Rationale: Compliance reports are requested infrequently (audit cycles, partner onboarding) and must reflect current state. A 5-minute cache prevents redundant computation without staleness risk. No background job needed.

Alternative considered: Nightly scheduled generation — rejected because it could be stale at the moment of an audit request.

D4: recharts Integration — Dashboard vs. Portal

Decision: Analytics views live in portal/src/pages/analytics/ as new Next.js pages using recharts components. No changes to the existing dashboard/ directory (Phase 3 admin dashboard).

Rationale: The developer portal (portal/) is the tenant-facing surface. The dashboard/ is the internal admin view.
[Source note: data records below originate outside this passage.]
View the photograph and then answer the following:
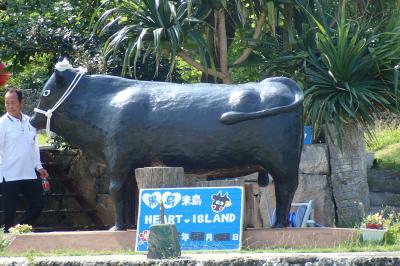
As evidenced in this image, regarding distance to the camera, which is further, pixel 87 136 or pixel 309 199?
pixel 309 199

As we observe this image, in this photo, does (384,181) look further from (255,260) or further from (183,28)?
(255,260)

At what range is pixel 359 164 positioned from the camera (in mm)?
13227

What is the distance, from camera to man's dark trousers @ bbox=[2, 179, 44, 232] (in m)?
11.3

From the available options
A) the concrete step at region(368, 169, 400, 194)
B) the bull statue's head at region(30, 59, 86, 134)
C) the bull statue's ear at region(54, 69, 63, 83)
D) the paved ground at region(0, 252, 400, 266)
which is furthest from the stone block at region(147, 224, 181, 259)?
the concrete step at region(368, 169, 400, 194)

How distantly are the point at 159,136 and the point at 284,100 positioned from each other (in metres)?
1.22

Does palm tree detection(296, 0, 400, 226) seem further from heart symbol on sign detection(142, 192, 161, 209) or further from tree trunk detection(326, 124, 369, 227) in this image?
heart symbol on sign detection(142, 192, 161, 209)

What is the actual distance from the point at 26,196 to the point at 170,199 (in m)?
2.85

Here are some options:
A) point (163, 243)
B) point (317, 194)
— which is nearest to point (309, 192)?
point (317, 194)

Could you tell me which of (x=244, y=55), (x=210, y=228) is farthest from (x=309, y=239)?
(x=244, y=55)

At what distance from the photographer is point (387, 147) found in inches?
670

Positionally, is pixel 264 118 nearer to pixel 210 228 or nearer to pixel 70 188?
pixel 210 228

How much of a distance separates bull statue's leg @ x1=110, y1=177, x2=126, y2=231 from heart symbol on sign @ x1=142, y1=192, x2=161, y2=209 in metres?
0.52

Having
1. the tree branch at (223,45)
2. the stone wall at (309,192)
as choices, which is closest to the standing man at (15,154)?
the stone wall at (309,192)

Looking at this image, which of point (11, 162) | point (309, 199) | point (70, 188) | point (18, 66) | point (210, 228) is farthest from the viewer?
point (18, 66)
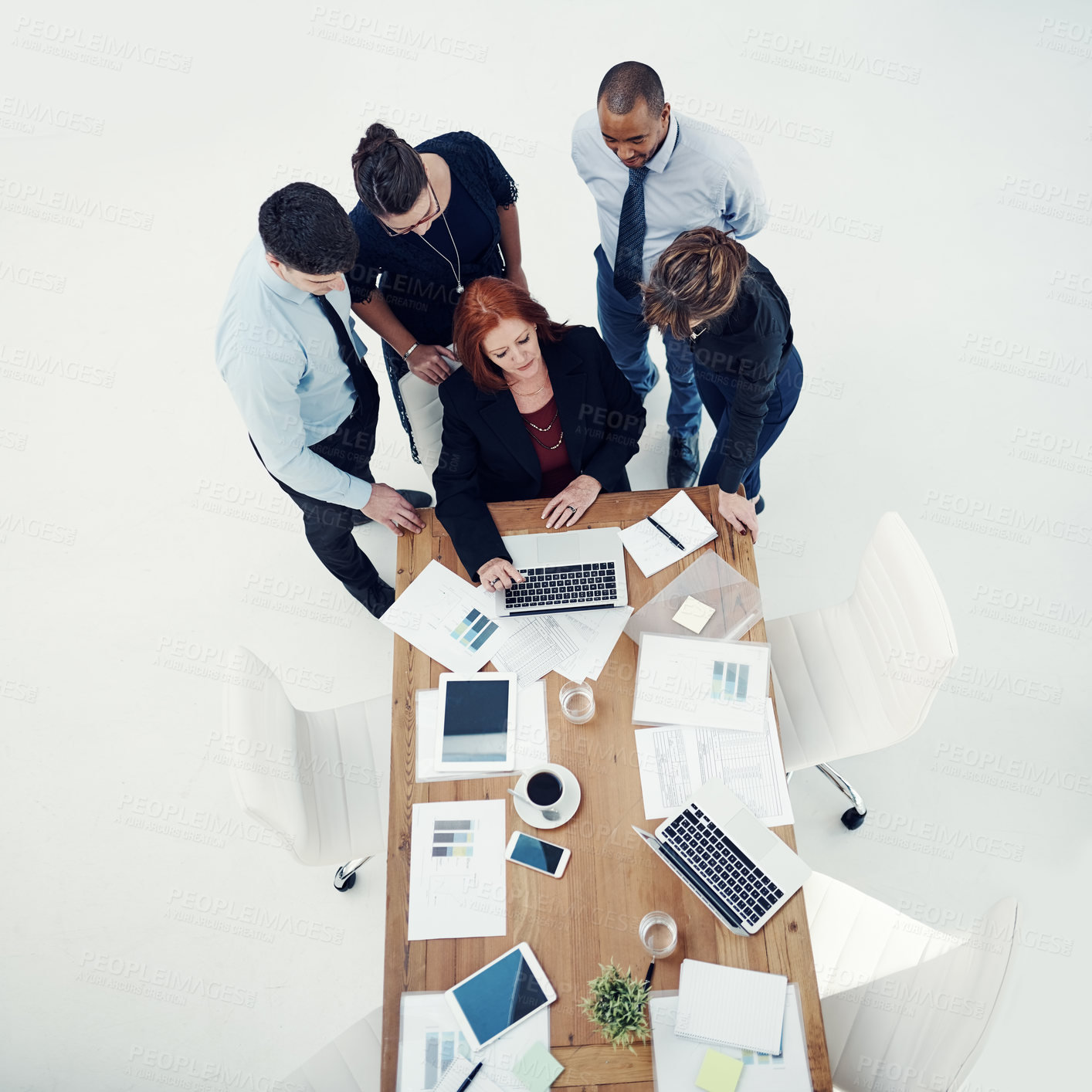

Tenant analytics belong in the portal alongside existing usage stats.

D5: Delivery Sequence

Decision: WS3 (Analytics) → WS4 (API Tiers) → WS6 (AGNTCY Compliance), sequential.

Rationale: Analytics requires the analytics_events table; tiers build on top of existing Redis + tenant model and can reuse analytics data for usage display; compliance requires all prior capabilities to be stable for report generation. Each workstream is independently deployable.

Risks / Trade-offs

  • Analytics table growth → Mitigation: daily rollup rows (not per-event rows); add created_at index with a 90-day retention policy via PostgreSQL pg_partman or a simple cron DELETE.
  • Tier enforcement bypass during Redis failure → Mitigation: fail-open on Redis errors (log + allow) to avoid availability impact; flag in health endpoint.
  • recharts bundle size in portal → Mitigation: dynamic import (next/dynamic) for chart components — only loaded on analytics pages.
  • AGNTCY spec version drift → Mitigation: pin to AGNTCY agent-card schema v1.0; add schema version field to report output; test suite validates against pinned version.

Migration Plan

  1. WS3: Run migration 023_add_analytics_events.sql → deploy API changes → deploy portal analytics pages
  2. WS4: Run migration 024_add_tenant_tiers.sql → deploy tier middleware (with TIER_ENFORCEMENT=false feature flag initially) → smoke test → enable flag
  3. WS6: No migration required — compliance report queries existing tables; deploy endpoint + test suite
  4. Rollback: Each WS has a feature flag (ANALYTICS_ENABLED, TIER_ENFORCEMENT, COMPLIANCE_ENABLED). Set to false to disable without rollback.

Open Questions

  • None — scope is fully defined from Phase 5 deferred workstreams. AGNTCY agent-card schema version confirmed as v1.0 per Phase 3 W3C DIDs implementation.